Por exemplo, o Instutute for Public Accuracy documentou 25 exemplos das 100 maiores corporações que pagaram aos seus executivos em 2010 mais do que cada uma pagou em impostos federais, conforme matéria divulgada no Chicago Tribune, em 31 de agosto. Sem vergonha alguma, muitas dessas corporações na verdade obtêm imensos ganhos líquidos em isenções fiscais do governo.
Uma outra razão da campanha pela educação política do SNE é que ela representa um bom começo.
“Tudo começa com a explicação dos custos humanos de grandes questões políticas como a guerra e a assistência em saúde que na verdade impactam as famílias diretamente, em seus bolsos e em como vivem suas vidas, esperando alguma esperança e dignidade”, disse Sal Rosselli, presidente do Sindicato Nacional dos Trabalhadores na Assistência Médica (NUHW na sigla em inglês) na manifestação em São Francisco.
"A proposta do "Contrato da Main Street" do SNE e o envolvimento de seus membros na educação e na informação do público americano significa que estão envolvidos na política num nível mais profundo e amplo do que a mera redação de manifestos aos políticos e isso, eu acredito, é um exemplo para os outros sindicatos”, acrescentou Rosselli.
Fazer Wall Street Pagar
“Fazer Wall Street pagar pela devastação causada na vida dos cidadãos comuns”, disse Koorsones aos gritos e aplausos. Ela estava no palanque com várias pessoas que compartilharam experiências dilacerantes de doença, pobreza e morte resultantes da deterioração das condições de vida neste país.
Hoje há um recorde de 46 milhões de americanos beneficiários do programa de segurança alimentar Food Stamps. Em vez de considerar a magnitude desse número como um sinal profundamente perturbador da crise, o Congresso está considerando a possibilidade de alterar os critérios de eligibilidade do programa para diminuir os números dos beneficiários, descartando as pessoas. É um desses exemplos repugnantes que explicam por que tantas pessoas que falaram, das comunidades de São Francisco e dos locais de trabalho se alinharam à ideia de um “Contrato da Main Street”.
Bombeiro de São Francisco, com 16 anos de trabalho, Heather Piper contou uma história pessoal dramática e disse à multidão que “as pessoas deveriam poder se aposentar em segurança e morrer com dignidade.
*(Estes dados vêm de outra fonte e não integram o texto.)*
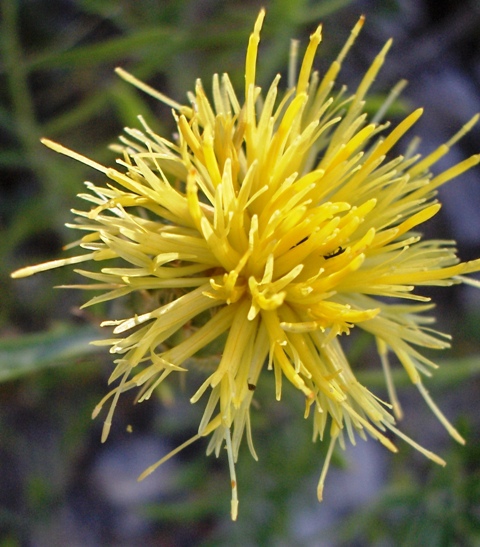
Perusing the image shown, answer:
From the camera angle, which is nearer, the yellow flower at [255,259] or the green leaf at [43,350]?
the yellow flower at [255,259]

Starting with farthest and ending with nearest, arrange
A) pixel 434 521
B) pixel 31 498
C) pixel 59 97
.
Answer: pixel 59 97 → pixel 31 498 → pixel 434 521

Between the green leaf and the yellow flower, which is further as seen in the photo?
the green leaf

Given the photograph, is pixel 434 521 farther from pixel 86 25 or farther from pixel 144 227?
pixel 86 25

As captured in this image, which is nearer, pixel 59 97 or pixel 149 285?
pixel 149 285

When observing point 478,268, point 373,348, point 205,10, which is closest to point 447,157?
point 373,348

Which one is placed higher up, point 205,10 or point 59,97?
point 205,10

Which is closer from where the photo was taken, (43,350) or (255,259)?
(255,259)

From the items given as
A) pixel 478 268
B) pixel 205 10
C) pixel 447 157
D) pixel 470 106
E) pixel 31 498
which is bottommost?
pixel 31 498

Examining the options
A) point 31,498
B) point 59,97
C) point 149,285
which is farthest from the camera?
point 59,97
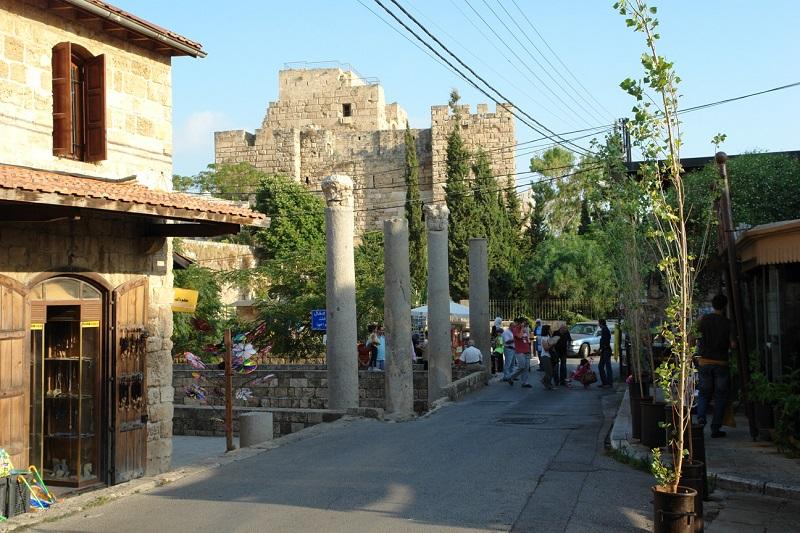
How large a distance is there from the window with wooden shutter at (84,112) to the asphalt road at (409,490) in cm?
411

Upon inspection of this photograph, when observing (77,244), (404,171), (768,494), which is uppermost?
(404,171)

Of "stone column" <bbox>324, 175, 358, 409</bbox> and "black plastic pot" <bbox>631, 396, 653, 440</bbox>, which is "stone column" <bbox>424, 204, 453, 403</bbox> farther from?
"black plastic pot" <bbox>631, 396, 653, 440</bbox>

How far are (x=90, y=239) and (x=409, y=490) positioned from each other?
4.96m

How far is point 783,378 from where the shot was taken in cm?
1015

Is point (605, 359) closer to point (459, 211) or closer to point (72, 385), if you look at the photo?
point (72, 385)

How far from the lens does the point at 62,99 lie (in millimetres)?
10789

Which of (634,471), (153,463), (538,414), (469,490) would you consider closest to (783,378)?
(634,471)

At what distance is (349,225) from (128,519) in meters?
9.46

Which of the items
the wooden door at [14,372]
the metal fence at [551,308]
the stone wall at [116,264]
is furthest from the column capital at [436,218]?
the metal fence at [551,308]

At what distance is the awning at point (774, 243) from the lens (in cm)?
923

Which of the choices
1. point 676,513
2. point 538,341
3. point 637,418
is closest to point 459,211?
point 538,341

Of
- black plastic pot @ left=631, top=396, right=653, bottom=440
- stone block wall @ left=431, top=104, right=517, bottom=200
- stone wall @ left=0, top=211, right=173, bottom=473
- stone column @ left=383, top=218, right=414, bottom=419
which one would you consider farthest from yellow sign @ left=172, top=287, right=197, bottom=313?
stone block wall @ left=431, top=104, right=517, bottom=200

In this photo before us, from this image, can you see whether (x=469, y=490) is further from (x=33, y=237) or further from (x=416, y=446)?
(x=33, y=237)

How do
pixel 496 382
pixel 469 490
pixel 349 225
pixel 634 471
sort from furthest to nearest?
pixel 496 382
pixel 349 225
pixel 634 471
pixel 469 490
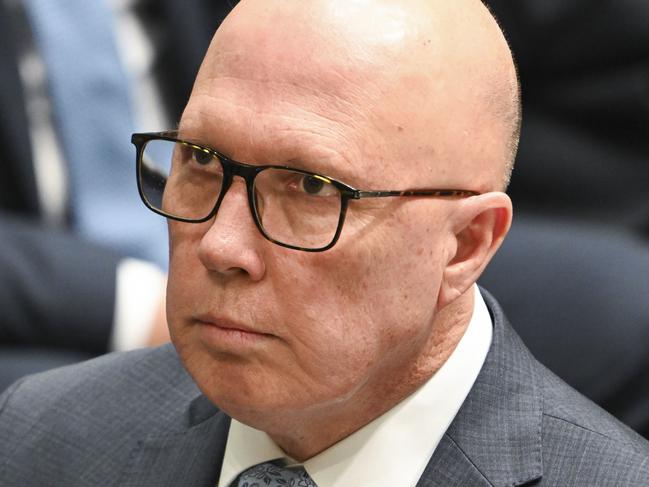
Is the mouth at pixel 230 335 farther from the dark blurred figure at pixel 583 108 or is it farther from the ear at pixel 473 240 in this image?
the dark blurred figure at pixel 583 108

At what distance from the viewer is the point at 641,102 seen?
1.84 m

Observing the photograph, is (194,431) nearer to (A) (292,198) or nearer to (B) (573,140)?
(A) (292,198)

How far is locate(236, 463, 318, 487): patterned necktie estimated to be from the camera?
3.66ft

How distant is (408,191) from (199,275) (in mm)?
185

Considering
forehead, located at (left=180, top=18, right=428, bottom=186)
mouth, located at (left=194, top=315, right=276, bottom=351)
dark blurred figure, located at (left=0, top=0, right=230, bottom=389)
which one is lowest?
dark blurred figure, located at (left=0, top=0, right=230, bottom=389)

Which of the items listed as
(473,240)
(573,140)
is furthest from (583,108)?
(473,240)

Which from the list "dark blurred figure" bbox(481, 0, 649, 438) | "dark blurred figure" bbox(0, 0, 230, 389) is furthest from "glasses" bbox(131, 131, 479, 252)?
"dark blurred figure" bbox(0, 0, 230, 389)

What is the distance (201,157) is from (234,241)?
0.10 metres

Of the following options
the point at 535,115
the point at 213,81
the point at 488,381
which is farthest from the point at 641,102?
the point at 213,81

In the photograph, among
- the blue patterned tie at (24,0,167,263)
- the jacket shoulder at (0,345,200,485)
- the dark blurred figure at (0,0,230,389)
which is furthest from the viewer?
the blue patterned tie at (24,0,167,263)

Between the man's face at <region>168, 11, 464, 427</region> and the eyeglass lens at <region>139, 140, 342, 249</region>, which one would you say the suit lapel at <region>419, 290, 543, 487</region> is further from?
the eyeglass lens at <region>139, 140, 342, 249</region>

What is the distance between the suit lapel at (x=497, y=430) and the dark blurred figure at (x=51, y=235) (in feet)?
2.49

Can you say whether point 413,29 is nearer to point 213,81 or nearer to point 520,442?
point 213,81

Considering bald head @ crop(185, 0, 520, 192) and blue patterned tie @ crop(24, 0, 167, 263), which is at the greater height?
bald head @ crop(185, 0, 520, 192)
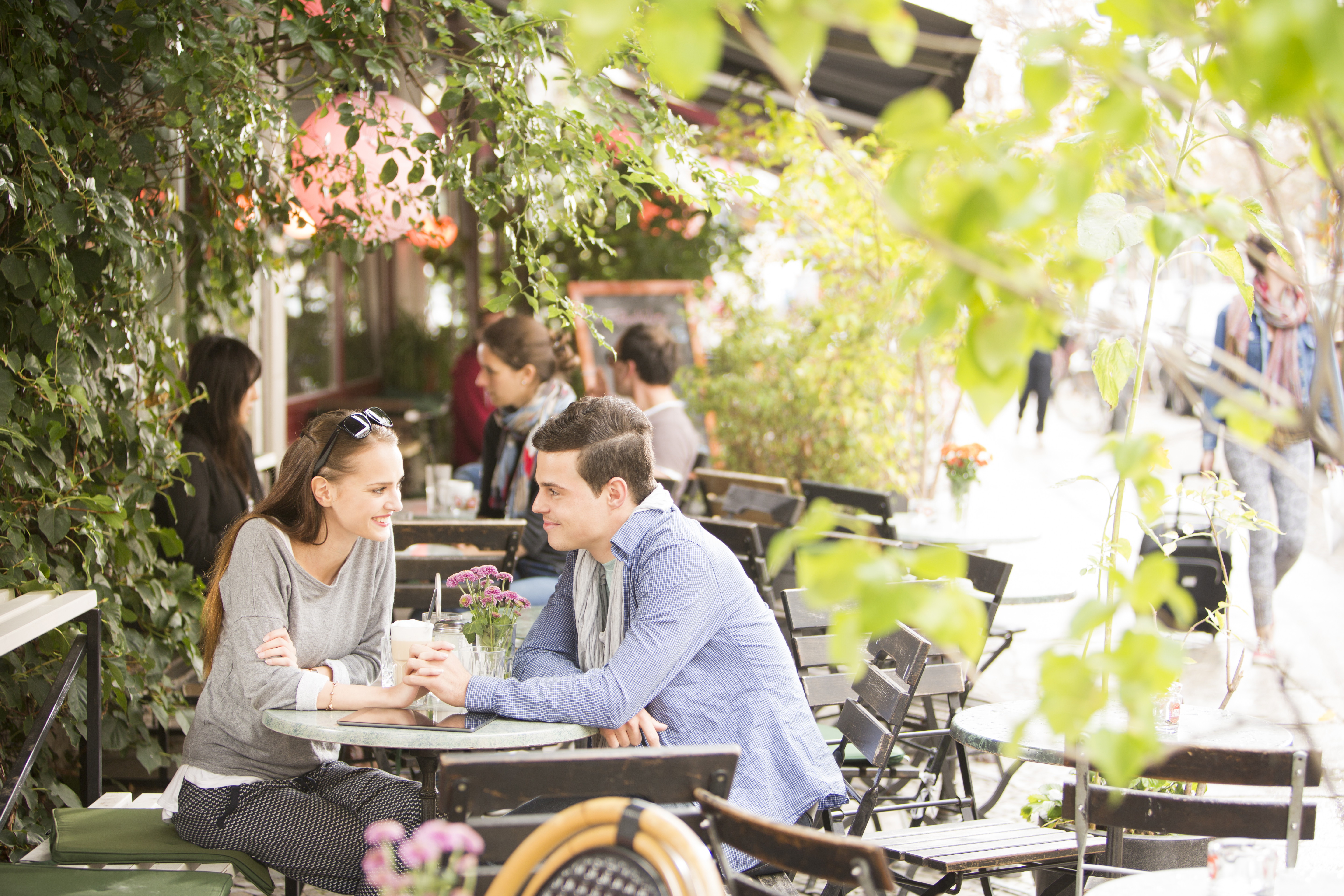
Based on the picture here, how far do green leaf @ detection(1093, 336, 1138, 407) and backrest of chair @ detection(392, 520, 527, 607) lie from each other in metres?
2.13

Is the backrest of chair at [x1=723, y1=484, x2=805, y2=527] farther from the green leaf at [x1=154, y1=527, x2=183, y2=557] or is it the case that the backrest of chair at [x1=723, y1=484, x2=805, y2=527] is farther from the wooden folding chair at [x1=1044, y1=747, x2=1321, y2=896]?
the wooden folding chair at [x1=1044, y1=747, x2=1321, y2=896]

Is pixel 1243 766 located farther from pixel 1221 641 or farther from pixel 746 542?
pixel 1221 641

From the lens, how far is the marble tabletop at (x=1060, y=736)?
2467mm

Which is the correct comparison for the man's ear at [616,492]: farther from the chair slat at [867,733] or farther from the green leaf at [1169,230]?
the green leaf at [1169,230]

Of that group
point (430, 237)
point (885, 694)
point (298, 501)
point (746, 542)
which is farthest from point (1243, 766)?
point (430, 237)

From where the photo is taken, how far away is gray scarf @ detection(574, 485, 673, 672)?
2.48 m

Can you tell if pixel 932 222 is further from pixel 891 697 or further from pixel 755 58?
pixel 755 58

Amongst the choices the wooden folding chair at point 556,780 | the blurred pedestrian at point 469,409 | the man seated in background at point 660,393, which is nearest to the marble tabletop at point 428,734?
the wooden folding chair at point 556,780

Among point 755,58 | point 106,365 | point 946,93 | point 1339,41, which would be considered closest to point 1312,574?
point 946,93

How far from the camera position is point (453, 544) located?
397 cm

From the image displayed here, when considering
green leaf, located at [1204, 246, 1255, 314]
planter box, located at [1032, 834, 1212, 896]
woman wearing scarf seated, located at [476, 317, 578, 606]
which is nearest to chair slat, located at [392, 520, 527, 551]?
woman wearing scarf seated, located at [476, 317, 578, 606]

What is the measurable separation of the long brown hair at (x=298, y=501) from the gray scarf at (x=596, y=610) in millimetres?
511

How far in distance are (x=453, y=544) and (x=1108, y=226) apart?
2.66 m

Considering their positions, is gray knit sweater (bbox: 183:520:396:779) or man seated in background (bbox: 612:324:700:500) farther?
man seated in background (bbox: 612:324:700:500)
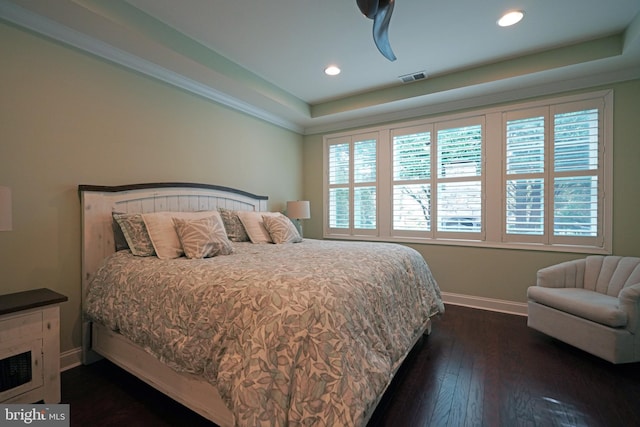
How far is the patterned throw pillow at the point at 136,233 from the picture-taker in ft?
7.43

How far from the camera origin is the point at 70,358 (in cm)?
225

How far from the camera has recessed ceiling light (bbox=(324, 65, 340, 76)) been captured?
3184mm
Impostos devem pagar por empregos e assistência médica e Wall Street deveria pagar sua parte devida”.
Jaquayla Burton, de 21 anos, foi muito aplaudida ao insistir: “Wall Street deveria começar pagando pelo que quebrou. Eu não arruinei a economia”, disse a jovem negra do bairro pesadamente desempregado de Bayview.
Essas vozes no palanque em São Francisco e em outras manifestações ao longo do país ecoam as esperanças e sonhos de milhões de estadunidenses.
Tomara que a campanha pelo “Contrato da Main Street” signifique que essas vozes finalmente serão escutadas em Washington e nas cidades e nos governos estaduais ao longo da terra que até agora fizeram ouvidos moucos para as verdadeiras necessidades e aspirações do povo trabalhador comum.
(*) Carl Finamore é operador de máquina sindicalizado.